## Exercise task
Identify the line in which "Among all of" appears, then reproduce that line and all remaining lines of the records word for word.

## Records of spatial reasoning questions
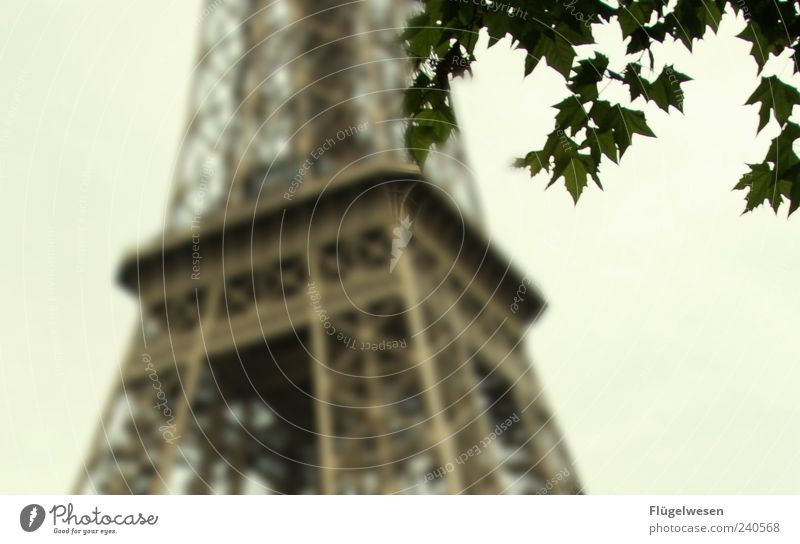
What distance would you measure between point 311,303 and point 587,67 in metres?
9.42

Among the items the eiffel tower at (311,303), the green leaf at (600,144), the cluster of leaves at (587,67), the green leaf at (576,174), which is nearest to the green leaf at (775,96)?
the cluster of leaves at (587,67)

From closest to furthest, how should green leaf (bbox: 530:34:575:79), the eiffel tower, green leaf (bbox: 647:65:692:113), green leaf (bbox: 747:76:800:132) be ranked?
green leaf (bbox: 530:34:575:79) → green leaf (bbox: 747:76:800:132) → green leaf (bbox: 647:65:692:113) → the eiffel tower

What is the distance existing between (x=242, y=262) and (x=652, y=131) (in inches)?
399

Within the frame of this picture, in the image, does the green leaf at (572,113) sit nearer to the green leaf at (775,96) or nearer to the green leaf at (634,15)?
the green leaf at (634,15)

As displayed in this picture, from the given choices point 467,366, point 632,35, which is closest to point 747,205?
point 632,35

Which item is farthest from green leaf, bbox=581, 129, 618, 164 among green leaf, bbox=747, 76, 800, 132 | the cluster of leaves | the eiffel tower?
the eiffel tower

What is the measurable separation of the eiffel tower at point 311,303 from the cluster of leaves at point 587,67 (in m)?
6.88

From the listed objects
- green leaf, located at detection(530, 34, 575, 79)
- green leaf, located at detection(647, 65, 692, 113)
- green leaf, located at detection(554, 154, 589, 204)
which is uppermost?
green leaf, located at detection(530, 34, 575, 79)

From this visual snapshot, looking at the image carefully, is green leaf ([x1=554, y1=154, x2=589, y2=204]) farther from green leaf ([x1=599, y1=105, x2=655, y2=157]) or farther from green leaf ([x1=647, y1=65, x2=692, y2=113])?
green leaf ([x1=647, y1=65, x2=692, y2=113])

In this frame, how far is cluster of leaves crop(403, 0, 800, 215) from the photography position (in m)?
3.47

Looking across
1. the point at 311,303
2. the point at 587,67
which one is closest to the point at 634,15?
the point at 587,67

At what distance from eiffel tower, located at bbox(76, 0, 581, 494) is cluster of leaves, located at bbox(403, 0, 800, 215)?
6.88 meters

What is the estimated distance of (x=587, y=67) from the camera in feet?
11.9

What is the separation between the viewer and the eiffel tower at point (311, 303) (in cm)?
1137
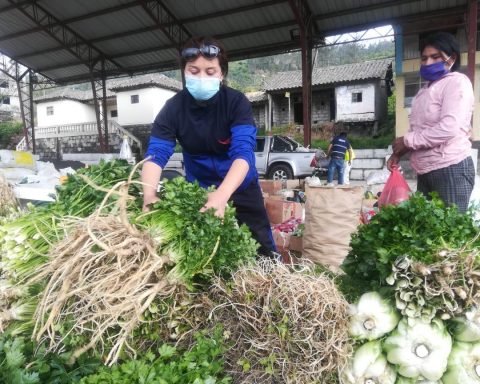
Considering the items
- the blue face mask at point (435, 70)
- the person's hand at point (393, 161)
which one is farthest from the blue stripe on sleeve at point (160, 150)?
the blue face mask at point (435, 70)

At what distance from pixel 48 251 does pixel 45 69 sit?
18784 millimetres

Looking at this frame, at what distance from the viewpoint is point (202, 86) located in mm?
1793

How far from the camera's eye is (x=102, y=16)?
492 inches

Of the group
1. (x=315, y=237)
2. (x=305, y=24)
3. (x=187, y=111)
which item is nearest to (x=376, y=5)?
(x=305, y=24)

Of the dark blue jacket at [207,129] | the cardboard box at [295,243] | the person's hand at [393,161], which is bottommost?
the cardboard box at [295,243]

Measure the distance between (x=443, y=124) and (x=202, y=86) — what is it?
1.42 m

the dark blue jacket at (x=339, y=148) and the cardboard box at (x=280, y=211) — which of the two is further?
the dark blue jacket at (x=339, y=148)

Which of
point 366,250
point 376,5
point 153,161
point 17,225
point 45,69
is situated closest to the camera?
point 366,250

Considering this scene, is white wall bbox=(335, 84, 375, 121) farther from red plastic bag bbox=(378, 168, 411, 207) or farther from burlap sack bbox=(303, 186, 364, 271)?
red plastic bag bbox=(378, 168, 411, 207)

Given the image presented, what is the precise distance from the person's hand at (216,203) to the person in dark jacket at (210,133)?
9cm

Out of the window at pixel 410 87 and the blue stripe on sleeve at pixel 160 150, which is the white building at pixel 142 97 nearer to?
the window at pixel 410 87

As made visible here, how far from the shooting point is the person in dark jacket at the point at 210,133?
5.65ft

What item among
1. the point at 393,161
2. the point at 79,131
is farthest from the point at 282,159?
the point at 79,131

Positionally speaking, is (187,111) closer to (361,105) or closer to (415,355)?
(415,355)
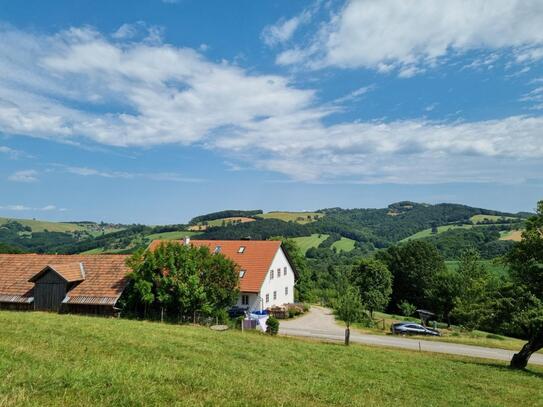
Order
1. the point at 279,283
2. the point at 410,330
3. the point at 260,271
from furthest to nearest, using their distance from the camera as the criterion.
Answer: the point at 279,283 → the point at 260,271 → the point at 410,330

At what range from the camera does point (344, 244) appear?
154500 millimetres

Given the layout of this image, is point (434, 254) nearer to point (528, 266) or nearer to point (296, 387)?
point (528, 266)

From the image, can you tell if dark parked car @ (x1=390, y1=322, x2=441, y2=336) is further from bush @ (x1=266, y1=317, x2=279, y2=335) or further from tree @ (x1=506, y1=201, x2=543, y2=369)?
tree @ (x1=506, y1=201, x2=543, y2=369)

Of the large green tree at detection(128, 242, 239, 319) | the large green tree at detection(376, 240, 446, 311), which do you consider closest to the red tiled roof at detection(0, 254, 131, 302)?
the large green tree at detection(128, 242, 239, 319)

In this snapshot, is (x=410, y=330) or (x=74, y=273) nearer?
(x=74, y=273)

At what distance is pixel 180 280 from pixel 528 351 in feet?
79.0

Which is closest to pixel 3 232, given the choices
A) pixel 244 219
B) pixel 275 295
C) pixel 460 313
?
pixel 244 219

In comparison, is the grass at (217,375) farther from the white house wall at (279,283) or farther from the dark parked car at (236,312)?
the white house wall at (279,283)

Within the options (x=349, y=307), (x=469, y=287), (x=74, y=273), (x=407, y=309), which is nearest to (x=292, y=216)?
(x=407, y=309)

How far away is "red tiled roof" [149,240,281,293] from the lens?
1806 inches

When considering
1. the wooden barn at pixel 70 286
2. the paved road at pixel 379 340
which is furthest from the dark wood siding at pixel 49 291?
the paved road at pixel 379 340

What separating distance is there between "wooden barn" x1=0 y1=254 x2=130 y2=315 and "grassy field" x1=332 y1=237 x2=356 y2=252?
11568cm

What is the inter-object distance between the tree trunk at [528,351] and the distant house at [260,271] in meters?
26.7

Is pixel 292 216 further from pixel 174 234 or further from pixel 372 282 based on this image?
pixel 372 282
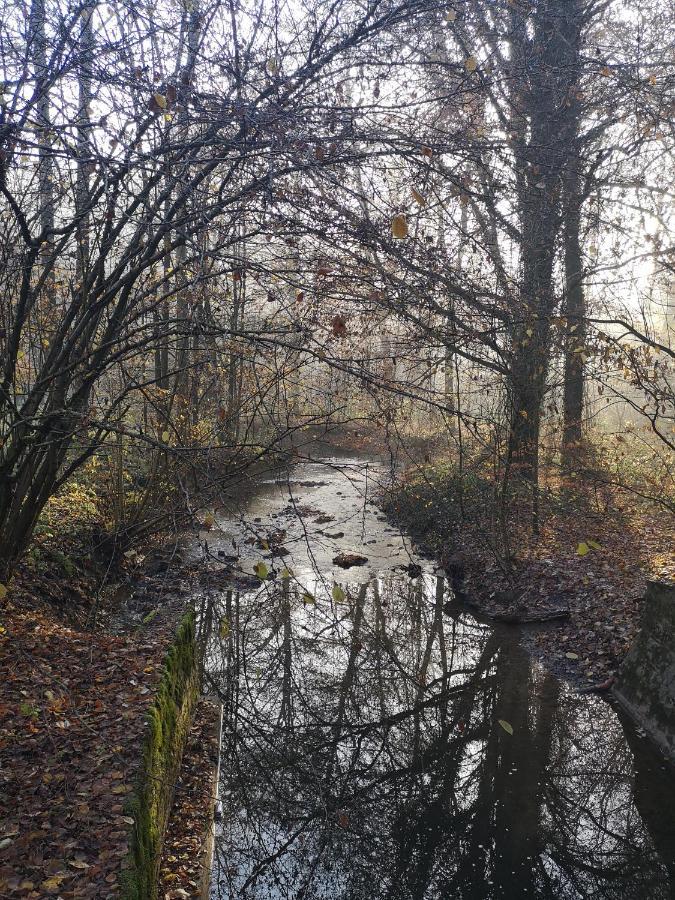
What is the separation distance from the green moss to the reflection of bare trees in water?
1.86ft

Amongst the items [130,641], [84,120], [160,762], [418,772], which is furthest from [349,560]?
[84,120]

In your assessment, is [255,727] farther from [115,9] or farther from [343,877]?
[115,9]

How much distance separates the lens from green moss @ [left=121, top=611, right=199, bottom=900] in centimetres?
279

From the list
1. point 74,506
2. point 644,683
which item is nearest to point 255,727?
point 644,683

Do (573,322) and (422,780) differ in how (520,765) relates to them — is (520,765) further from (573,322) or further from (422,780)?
(573,322)

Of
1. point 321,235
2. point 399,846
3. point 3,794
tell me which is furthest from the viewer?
point 399,846

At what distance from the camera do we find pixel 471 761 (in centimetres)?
520

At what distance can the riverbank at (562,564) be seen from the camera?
6.77 meters

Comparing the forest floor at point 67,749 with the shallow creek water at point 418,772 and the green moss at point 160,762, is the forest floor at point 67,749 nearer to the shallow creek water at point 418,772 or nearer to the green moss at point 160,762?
the green moss at point 160,762

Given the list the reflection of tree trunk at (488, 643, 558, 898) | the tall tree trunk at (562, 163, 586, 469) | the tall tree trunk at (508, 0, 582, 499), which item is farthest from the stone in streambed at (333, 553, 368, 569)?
the tall tree trunk at (562, 163, 586, 469)

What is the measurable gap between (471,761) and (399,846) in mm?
1147

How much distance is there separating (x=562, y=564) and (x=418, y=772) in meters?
4.17

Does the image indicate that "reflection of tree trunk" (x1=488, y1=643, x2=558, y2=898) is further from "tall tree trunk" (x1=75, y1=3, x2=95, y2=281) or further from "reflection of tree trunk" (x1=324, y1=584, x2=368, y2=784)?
"tall tree trunk" (x1=75, y1=3, x2=95, y2=281)

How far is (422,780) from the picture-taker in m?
4.95
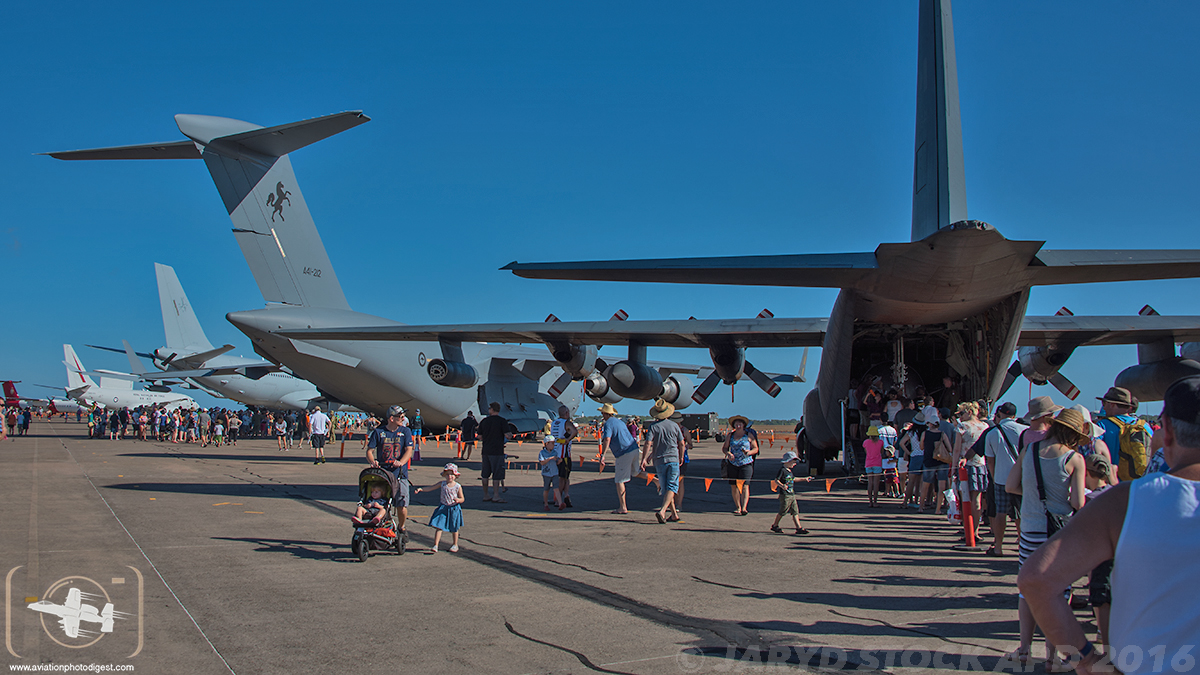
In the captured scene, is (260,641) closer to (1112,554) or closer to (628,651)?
(628,651)

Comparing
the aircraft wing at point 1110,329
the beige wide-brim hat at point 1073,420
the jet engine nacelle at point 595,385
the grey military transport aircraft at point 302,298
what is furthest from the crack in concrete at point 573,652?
the jet engine nacelle at point 595,385

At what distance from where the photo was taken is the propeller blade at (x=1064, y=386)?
52.1 ft

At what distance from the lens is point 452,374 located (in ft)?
58.4

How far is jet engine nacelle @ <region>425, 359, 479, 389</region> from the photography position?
1783 centimetres

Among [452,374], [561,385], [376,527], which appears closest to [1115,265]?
[376,527]

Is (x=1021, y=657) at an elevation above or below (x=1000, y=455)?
below

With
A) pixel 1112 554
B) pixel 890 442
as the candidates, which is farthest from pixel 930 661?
pixel 890 442

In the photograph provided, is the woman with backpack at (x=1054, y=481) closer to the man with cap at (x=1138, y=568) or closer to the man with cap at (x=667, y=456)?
the man with cap at (x=1138, y=568)

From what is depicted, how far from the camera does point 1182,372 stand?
13.6 m

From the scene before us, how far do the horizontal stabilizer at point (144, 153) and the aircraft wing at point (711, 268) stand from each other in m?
12.7

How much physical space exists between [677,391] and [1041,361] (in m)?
10.3

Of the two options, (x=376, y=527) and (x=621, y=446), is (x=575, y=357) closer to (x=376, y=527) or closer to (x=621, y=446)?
(x=621, y=446)

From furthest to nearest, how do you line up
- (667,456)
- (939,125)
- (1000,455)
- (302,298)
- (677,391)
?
(677,391) → (302,298) → (667,456) → (939,125) → (1000,455)

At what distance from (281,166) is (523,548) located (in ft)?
47.6
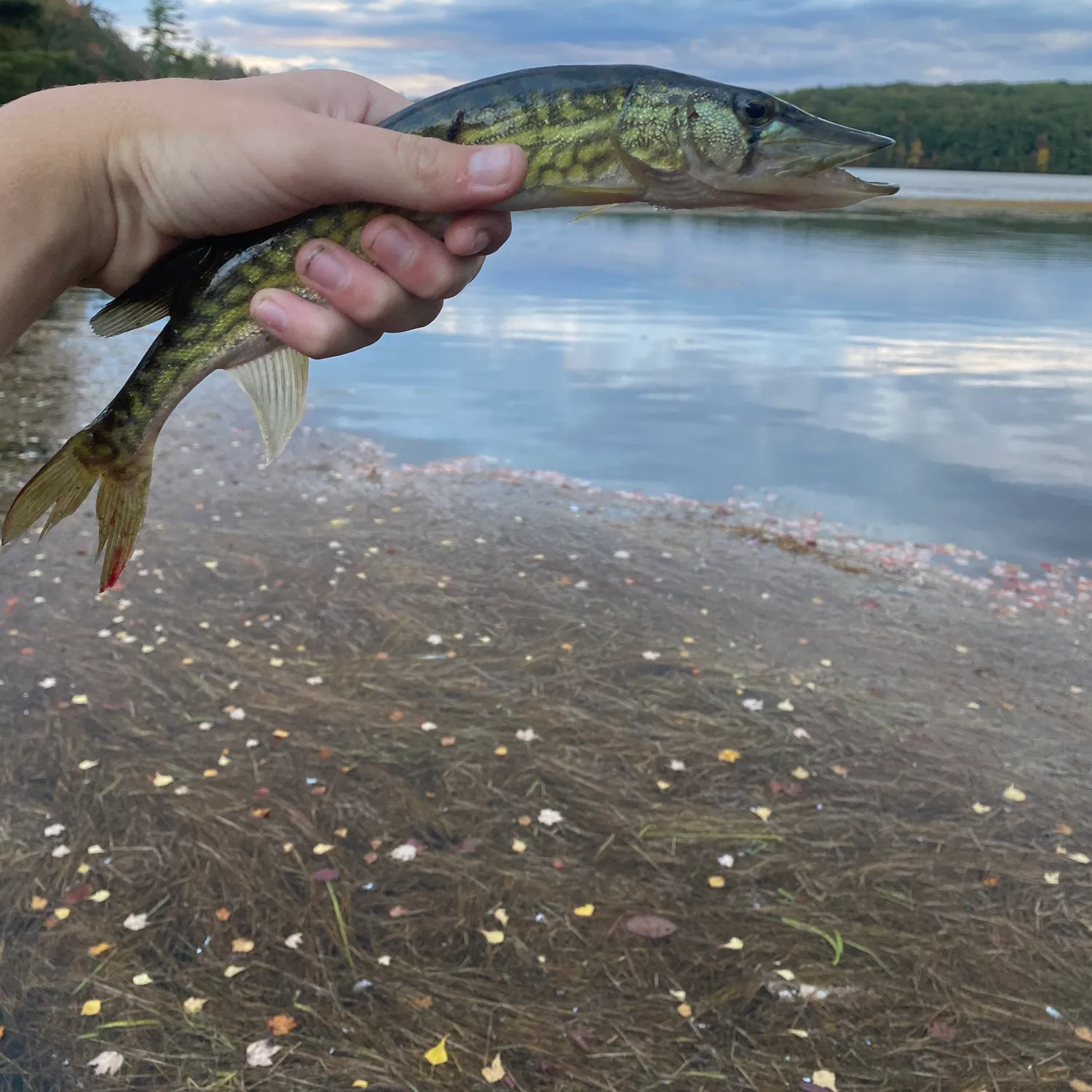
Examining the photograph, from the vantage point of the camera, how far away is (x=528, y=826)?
4.56 m

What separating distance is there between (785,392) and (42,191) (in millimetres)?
14364

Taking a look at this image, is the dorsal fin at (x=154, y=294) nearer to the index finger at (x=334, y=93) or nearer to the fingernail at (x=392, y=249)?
the fingernail at (x=392, y=249)

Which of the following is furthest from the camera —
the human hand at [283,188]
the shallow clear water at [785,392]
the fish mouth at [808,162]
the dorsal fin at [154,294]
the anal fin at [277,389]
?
the shallow clear water at [785,392]

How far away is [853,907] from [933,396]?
43.0 ft

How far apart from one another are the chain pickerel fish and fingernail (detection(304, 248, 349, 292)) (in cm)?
4

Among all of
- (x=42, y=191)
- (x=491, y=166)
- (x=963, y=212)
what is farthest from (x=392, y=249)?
(x=963, y=212)

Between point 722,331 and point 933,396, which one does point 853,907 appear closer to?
point 933,396

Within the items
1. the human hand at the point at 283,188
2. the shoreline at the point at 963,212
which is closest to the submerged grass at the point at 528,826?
the human hand at the point at 283,188

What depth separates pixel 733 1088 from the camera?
11.0 ft

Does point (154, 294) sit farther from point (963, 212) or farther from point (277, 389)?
point (963, 212)

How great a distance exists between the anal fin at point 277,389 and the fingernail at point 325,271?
23 cm

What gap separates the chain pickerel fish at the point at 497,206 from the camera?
82.1 inches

## Exercise answer
Among all of
- (x=42, y=191)
- (x=491, y=166)
- (x=963, y=212)
what is farthest from (x=392, y=249)?
(x=963, y=212)

Between point 722,331 and point 933,396, which one does point 853,907 appear closer to?
point 933,396

Within the items
1. the human hand at the point at 283,188
2. the shoreline at the point at 963,212
which is closest to the submerged grass at the point at 528,826?
the human hand at the point at 283,188

What depth separates pixel 733 1088 from the camera?
11.0 ft

Does point (154, 294) sit farther from point (963, 212) or farther from point (277, 389)?
point (963, 212)

How great a distance exists between the anal fin at point 277,389 and the fingernail at point 325,271?
23 cm

What gap separates the chain pickerel fish at the point at 497,206 from the camera?
82.1 inches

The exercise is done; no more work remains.